本文:

2020年頃にコロナウイルスが入ってきてから、色々なことが起きました。思い返せば、あれだけ未知のものへの対応で人間のもつ様々な心境や行動がはっきりと感じられたことはなかったように思います。

たとえば、感染者に対する差別をはじめマスコミなどの情報操作、デマや陰謀論、あらゆるものがありました。

思えば、不思議だったのがあの過剰な消毒や透明なプラスチックの防壁、マスクなどは印象的でした。異常な隔離に都市封鎖、移動制限などもはじめての体験でした。また予防薬やワクチンなど、その後もよく検証されていないものをたくさん投与しました。高齢者や病気の人たち、また病院や福祉施設は過敏になり対応に追われました。保育園などでも、1歳くらいからマスクをしたり過剰な消毒をして別の問題も発生しました。

よく分からないものに対して、人間というのは過剰に反応するものです。

私たちは感染症は歴史の中で何度も体験しています。特にたくさんの人たちがなくなった結核やインフルエンザ、ペストなどはその歴史に学んでいるものです。今回のコロナウイルスは、最初から正体が中国の研究所から出たや、人工ウイルスであるなどと、今までとは少し変わっていました。

課題 1:
本文の「思えば、不思議だったのがあの」から「して別の問題も発生しました。」までの範囲を、一字も変えずに出力してください。
課題 2:
本文によると、保育園などでは何歳くらいからマスクをしていましたか。

提供資料:
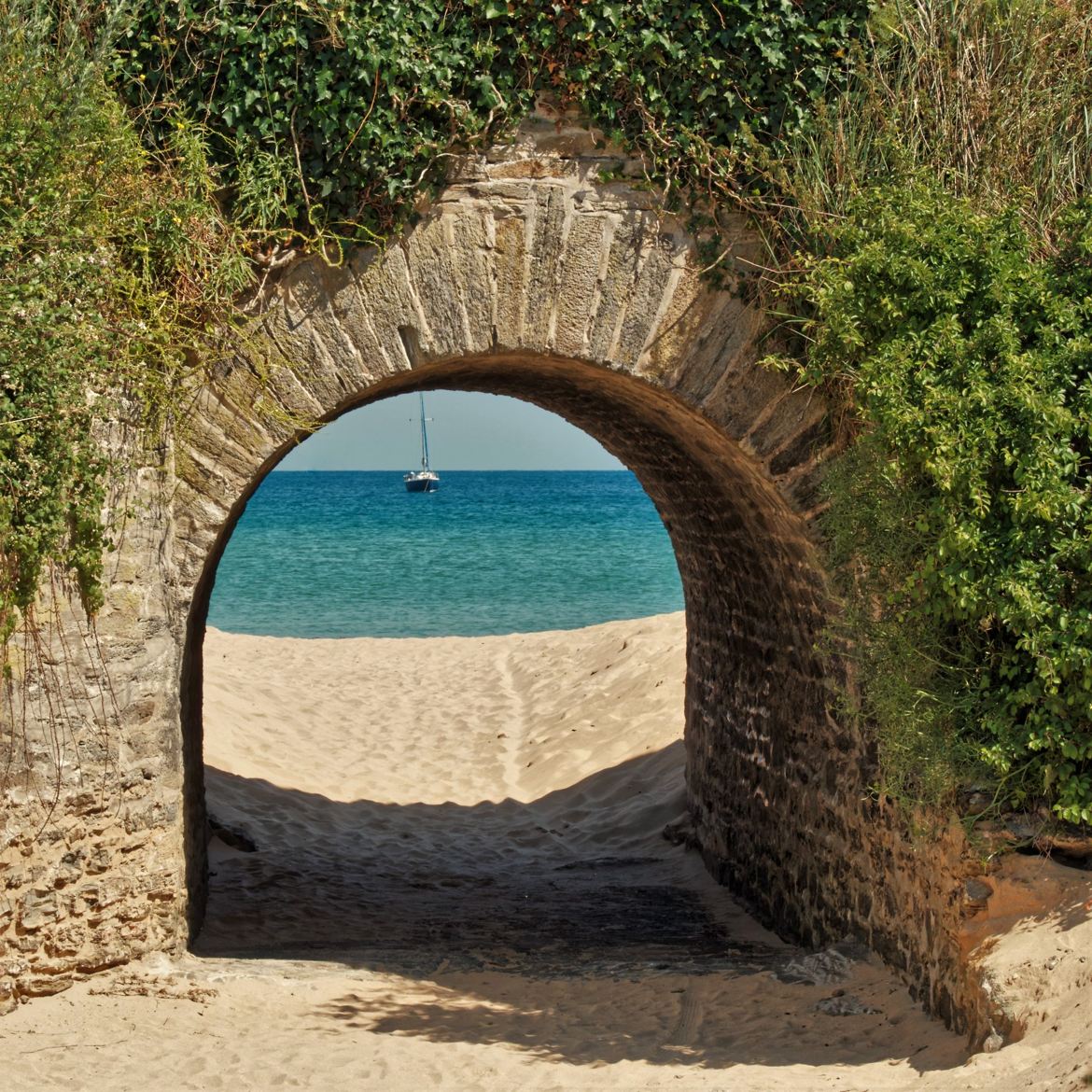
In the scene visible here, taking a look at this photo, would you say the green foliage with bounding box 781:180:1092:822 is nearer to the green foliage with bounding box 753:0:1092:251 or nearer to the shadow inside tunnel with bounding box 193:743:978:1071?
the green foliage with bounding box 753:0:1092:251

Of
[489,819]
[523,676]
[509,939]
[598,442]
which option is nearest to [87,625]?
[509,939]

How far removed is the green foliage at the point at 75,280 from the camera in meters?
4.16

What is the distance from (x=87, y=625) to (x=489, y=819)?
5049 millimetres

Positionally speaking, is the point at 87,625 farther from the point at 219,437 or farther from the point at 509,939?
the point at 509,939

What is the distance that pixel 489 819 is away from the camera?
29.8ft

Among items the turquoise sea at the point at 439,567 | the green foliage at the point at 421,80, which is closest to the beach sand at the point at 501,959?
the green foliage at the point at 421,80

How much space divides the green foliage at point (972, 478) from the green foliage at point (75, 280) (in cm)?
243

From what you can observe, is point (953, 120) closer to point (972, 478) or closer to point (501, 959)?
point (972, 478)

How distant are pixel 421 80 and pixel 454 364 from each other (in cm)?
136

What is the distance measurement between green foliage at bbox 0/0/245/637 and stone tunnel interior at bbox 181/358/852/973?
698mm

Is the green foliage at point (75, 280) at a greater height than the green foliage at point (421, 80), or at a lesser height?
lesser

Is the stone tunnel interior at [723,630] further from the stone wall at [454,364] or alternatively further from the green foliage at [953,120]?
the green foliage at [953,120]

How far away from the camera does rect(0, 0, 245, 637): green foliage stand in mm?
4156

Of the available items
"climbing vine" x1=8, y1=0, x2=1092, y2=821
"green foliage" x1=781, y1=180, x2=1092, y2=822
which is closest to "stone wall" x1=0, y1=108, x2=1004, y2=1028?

解答 1:
思えば、不思議だったのがあの過剰な消毒や透明なプラスチックの防壁、マスクなどは印象的でした。異常な隔離に都市封鎖、移動制限などもはじめての体験でした。また予防薬やワクチンなど、その後もよく検証されていないものをたくさん投与しました。高齢者や病気の人たち、また病院や福祉施設は過敏になり対応に追われました。保育園などでも、1歳くらいからマスクをしたり過剰な消毒をして別の問題も発生しました。

解答 2:
1歳くらいから。